» **TEXTE FOURNI**
-*-*-

L’ère du simple alignement entre quelques grandes normes est révolue. Face à la prolifération des régulations, Emmanuel Faber, président de l’ISSB, plaide pour une simplification du reporting comptable. C’est dans cette logique qu’a été créée l’ISSB et, avec lui, les normes IFRS S1 et S2, offrant un cadre commun aux entreprises et aux marchés financiers. 

Mais alors que la CSRD entre en scène en Europe, quelle place pour ce nouveau référentiel dans l’écosystème foisonnant des normes ?

Que signifie ISSB ?

Les marchés financiers ont tranché : les données ESG, fondées sur des preuves, cohérentes et comparables, font cruellement défaut pour prendre des décisions éclairées. Au fil des années, plusieurs cadres et normes ont cherché à améliorer la transparence des objectifs climatiques (source : Ecoact, 2024).

-*-*-

» **DONNÉES FOURNIES**

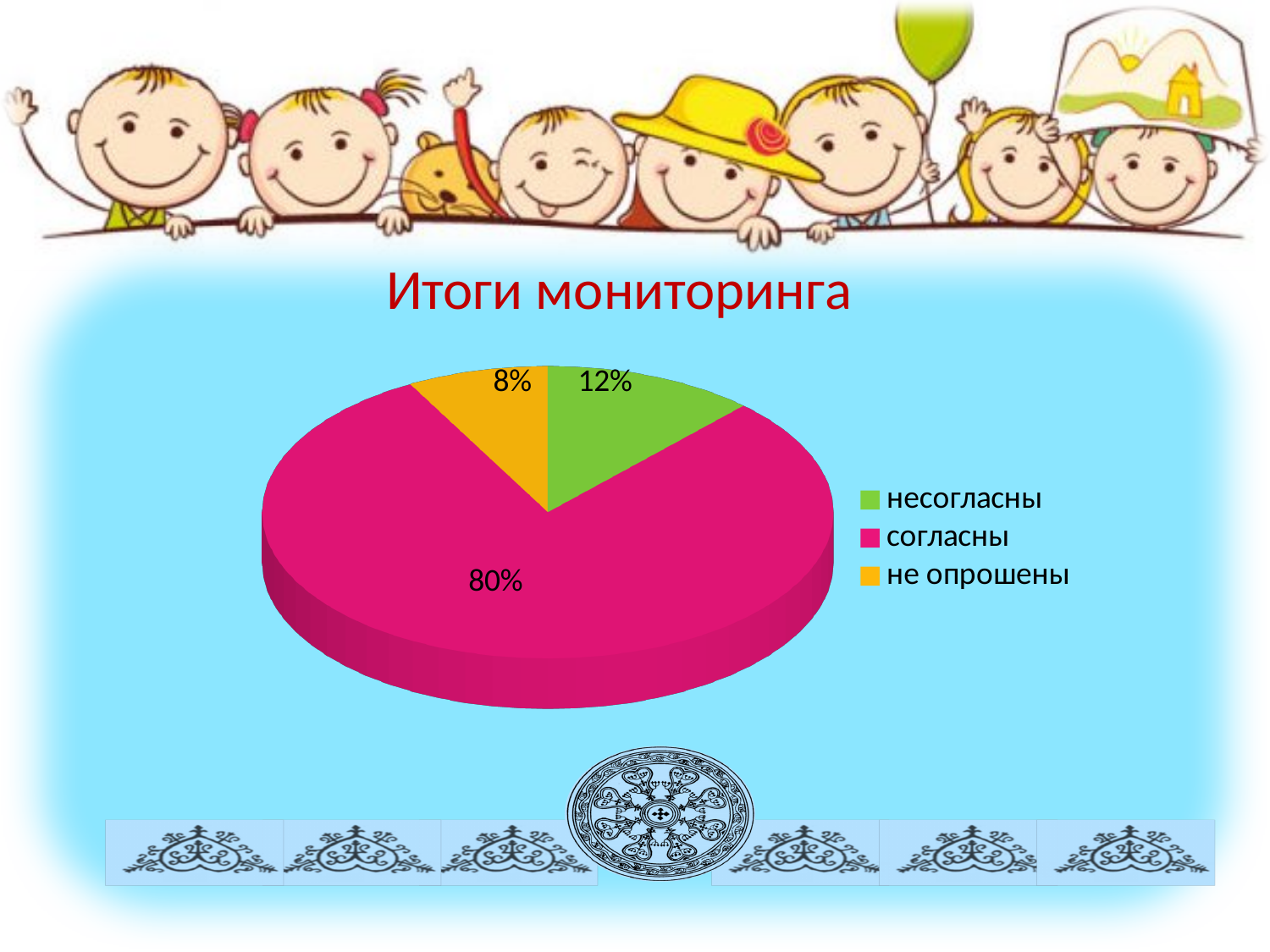
What share of the pie does the "согласны" slice represent? 80% Which is larger, the value for "несогласны" or the value for "не опрошены"? несогласны What is the title of the chart? Итоги мониторинга What is the value shown for "несогласны"? 12% What is the value shown for "не опрошены"? 8% What is the difference between the "согласны" and "несогласны" values? 68% Which category has the largest slice of the pie? согласны Which category has the smallest slice of the pie? не опрошены What kind of chart is shown on the slide? pie chart What is the difference between the "несогласны" and "не опрошены" values? 4% What colour is the "не опрошены" slice? orange How many categories does the pie chart show? 3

-*-*-

» **CONSIGNES DES TÂCHES**
A. Relevez, dans le texte sur l'ISSB, les qualités qui manquent aux données ESG selon les marchés financiers.
B. Rédigez la suite du texte sur l'ISSB après sa dernière phrase.

» **RÉPONSES PAR TÂCHE**
A.
fondées sur des preuves
cohérentes
comparables

B.
Pour pallier ce manque de transparence dans le reporting extra-financier, la Fondation IFRS (International Financial Reporting Standards) a créé en 2021 l’ISSB (International Sustainability Standards Board). Cet organisme international est chargé d’élaborer des normes harmonisées sur la performance extra-financière des entreprises, destinées aux marchés financiers.

Son objectif est de fournir aux acteurs financiers des informations comparables, fiables et compréhensibles sur les risques et opportunités liés aux enjeux environnementaux, sociaux et de gouvernance (ESG). En s’appuyant sur les cadres existants – Integrated Reporting, CDSB, SASB et TCFD –, l’ISSB les a consolidés et enrichis pour élaborer ses propres normes de reporting extra-financier !

L’idée étant de construire un langage comptable avec des indicateurs climat, qui soit commun à tous, afin d’en finir avec les centaines d'indicateurs ESG (Emmanuel Faber, France Inter, 2024).

Qu’est-ce que l’International Financial Reporting Standards (IFRS) et quel est son lien avec l’ISSB ?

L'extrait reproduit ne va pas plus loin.